- TASK PROMPT
Repeat the listing below in full and exactly, but without its pictures.

-- PROVIDED RECORDS follows --

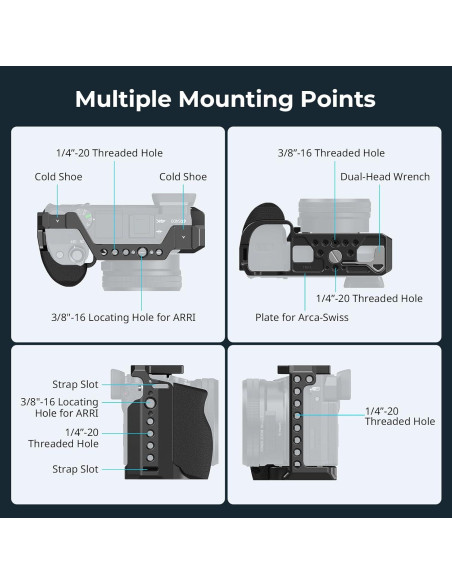 Multiple Mounting Points

1/4"-20 Threaded Hole

Cold Shoe

Cold Shoe

3/8"-16 Locating Hole for ARRI

3/8"-16 Threaded Hole

Dual-Head Wrench

1/4"-20 Threaded Hole

Plate for Arca-Swiss

Strap Slot

3/8"-16 Locating Hole for ARRI

1/4"-20 Threaded Hole

Strap Slot

1/4"-20 Threaded Hole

-- PROVIDED RECORDS concluded --

- TASK RESPONSE
 Multiple Mounting Points

1/4"-20 Threaded Hole

Cold Shoe

Cold Shoe

3/8"-16 Locating Hole for ARRI

3/8"-16 Threaded Hole

Dual-Head Wrench

1/4"-20 Threaded Hole

Plate for Arca-Swiss

Strap Slot

3/8"-16 Locating Hole for ARRI

1/4"-20 Threaded Hole

Strap Slot

1/4"-20 Threaded Hole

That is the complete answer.